Again, the government isn't the problem here. The government is essentially a steward of the nation as the economy drives itself forward. Even the analogy of driving isn’t entirely accurate. All a government can do is respond to the continued evolution of an economy, it doesn't drive it.

Despite the claims that National has “all but destroyed" New Zealand, that’s not true in the slightest. I take that as political poetry because there’s very little evidence for it.

But I think we can rely on our institutions.
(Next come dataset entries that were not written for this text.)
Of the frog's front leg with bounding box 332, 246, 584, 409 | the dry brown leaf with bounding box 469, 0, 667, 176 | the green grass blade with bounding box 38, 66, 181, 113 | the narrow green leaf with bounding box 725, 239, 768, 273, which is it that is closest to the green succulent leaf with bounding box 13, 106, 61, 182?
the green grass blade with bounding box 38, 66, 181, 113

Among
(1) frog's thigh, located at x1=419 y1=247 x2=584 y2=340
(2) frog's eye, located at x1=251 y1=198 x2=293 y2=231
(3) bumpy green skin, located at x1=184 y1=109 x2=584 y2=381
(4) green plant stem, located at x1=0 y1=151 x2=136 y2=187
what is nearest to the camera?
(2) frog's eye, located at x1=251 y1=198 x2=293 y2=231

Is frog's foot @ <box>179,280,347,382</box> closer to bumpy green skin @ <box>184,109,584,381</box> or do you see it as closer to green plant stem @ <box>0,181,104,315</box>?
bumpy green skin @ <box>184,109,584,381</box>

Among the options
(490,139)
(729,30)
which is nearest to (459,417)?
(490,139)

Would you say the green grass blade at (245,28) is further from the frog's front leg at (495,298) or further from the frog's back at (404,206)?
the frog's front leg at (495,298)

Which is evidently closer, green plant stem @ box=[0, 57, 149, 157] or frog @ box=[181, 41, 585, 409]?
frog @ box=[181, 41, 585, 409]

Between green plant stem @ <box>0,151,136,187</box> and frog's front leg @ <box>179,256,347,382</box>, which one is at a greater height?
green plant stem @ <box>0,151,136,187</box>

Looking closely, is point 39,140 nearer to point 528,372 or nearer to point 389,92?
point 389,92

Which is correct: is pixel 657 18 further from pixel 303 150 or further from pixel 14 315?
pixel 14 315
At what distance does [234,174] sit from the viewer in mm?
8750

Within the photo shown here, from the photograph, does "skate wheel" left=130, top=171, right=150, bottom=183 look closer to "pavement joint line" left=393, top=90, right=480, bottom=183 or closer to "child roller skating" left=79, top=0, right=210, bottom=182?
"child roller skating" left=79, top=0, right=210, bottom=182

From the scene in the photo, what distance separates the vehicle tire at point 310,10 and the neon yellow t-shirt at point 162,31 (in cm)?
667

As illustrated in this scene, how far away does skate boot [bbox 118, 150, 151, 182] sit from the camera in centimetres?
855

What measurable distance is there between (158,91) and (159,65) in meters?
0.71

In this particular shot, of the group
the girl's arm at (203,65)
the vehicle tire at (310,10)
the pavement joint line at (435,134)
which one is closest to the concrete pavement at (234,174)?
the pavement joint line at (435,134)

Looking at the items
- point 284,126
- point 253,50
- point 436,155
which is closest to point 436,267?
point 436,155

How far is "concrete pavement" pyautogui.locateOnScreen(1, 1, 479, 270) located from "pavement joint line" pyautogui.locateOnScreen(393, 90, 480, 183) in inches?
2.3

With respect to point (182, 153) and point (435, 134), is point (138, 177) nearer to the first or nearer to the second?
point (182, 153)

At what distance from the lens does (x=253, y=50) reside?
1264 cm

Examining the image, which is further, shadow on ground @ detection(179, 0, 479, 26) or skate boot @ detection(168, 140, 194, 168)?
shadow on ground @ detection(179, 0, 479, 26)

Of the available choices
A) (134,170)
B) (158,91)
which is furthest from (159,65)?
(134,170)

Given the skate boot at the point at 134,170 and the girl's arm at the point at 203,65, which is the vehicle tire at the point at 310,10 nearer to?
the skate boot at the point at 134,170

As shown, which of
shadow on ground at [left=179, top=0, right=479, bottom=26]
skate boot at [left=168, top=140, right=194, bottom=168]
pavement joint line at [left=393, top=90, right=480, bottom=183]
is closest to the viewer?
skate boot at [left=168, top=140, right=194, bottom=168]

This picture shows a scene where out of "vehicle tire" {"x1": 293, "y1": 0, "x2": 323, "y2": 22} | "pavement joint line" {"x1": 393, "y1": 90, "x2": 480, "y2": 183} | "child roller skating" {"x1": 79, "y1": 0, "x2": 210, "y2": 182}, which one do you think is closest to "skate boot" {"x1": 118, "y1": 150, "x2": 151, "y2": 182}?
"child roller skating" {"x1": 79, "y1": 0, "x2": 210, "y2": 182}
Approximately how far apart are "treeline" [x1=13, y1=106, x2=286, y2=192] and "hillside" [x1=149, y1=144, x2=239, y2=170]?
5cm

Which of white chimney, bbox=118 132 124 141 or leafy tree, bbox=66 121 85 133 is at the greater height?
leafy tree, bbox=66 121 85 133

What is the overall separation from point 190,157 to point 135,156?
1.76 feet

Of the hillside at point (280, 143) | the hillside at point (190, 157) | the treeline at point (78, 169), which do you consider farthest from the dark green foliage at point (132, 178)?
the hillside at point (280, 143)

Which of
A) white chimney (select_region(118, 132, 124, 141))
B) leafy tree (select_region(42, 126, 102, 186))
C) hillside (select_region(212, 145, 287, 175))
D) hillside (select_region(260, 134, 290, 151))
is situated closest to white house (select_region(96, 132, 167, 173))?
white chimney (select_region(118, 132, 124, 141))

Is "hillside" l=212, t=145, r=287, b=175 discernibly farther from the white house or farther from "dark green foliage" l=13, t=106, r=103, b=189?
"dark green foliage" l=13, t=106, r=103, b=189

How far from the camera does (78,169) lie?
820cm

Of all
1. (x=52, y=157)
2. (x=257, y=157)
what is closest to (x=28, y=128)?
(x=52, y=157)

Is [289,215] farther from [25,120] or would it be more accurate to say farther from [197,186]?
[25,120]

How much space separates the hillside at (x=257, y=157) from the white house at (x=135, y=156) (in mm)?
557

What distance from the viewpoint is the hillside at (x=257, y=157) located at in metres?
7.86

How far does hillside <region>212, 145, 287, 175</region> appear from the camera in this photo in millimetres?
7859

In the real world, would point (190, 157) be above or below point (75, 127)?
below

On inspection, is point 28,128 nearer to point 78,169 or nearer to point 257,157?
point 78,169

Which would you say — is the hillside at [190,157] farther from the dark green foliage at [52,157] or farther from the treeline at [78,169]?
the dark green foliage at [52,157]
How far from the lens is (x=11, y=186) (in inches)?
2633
Freedom of speech, the judicial system, right to a fair trial, democratic ideals, the social contract, private property, intellectual property, scientific progress, toleration, liberalism, religious freedom, secular schooling, individualism and many others are all very robust in New Zealand.

One needs only look at our national competitors to see how strong our institutions really are. Sure, there's room for improvement, there always is, but the core values remain intact.

Besides, any government of the day, in a country with robust institutions like New Zealand, has an extraordinarily low amount of influence on changing those institutions. 

While I couldn't agree more that the spectrum of politics has many shades of grey, the spectrum I was talking about was not the political spectrum.

I was referring to the concept of national imperatives. These fall into a bandwidth in which the options for advancing the economy of a country are constrained by the population, geography and technology of that country.
 
For instance, New Zealand will never have enough resources to float a true blue water navy to rival the United States' navy. And America can leverage their population and geography to send spacecraft to the moon, but Mali will never be able to that.

In the same way, New Zealand cannot create an economy out of low cost labour, but China can. Yet China can't make an economy flourish out of exporting almost strictly dairy products, but New Zealand can. And so it goes. 

These are the constraints facing every government. If they want to stay in charge of a viable country, they will quickly recognise these constraints and act accordingly. All they're doing is pulling the correct levers whenever the appropriate time arrives.

On a long enough timeline, there's nothing special about particular governments. They all end up doing the things necessary for a country's vitality. Even when the policies seem stupid or shortsighted, it pays to test them against the country’s national imperatives and constraints to see if they're actually important or unimportant in the big scheme of things.

Generally, stupid policies turn out to have incidental or marginal effects for the country in question. How else can you explain why the economy continues to grow despite the constantly changing governments?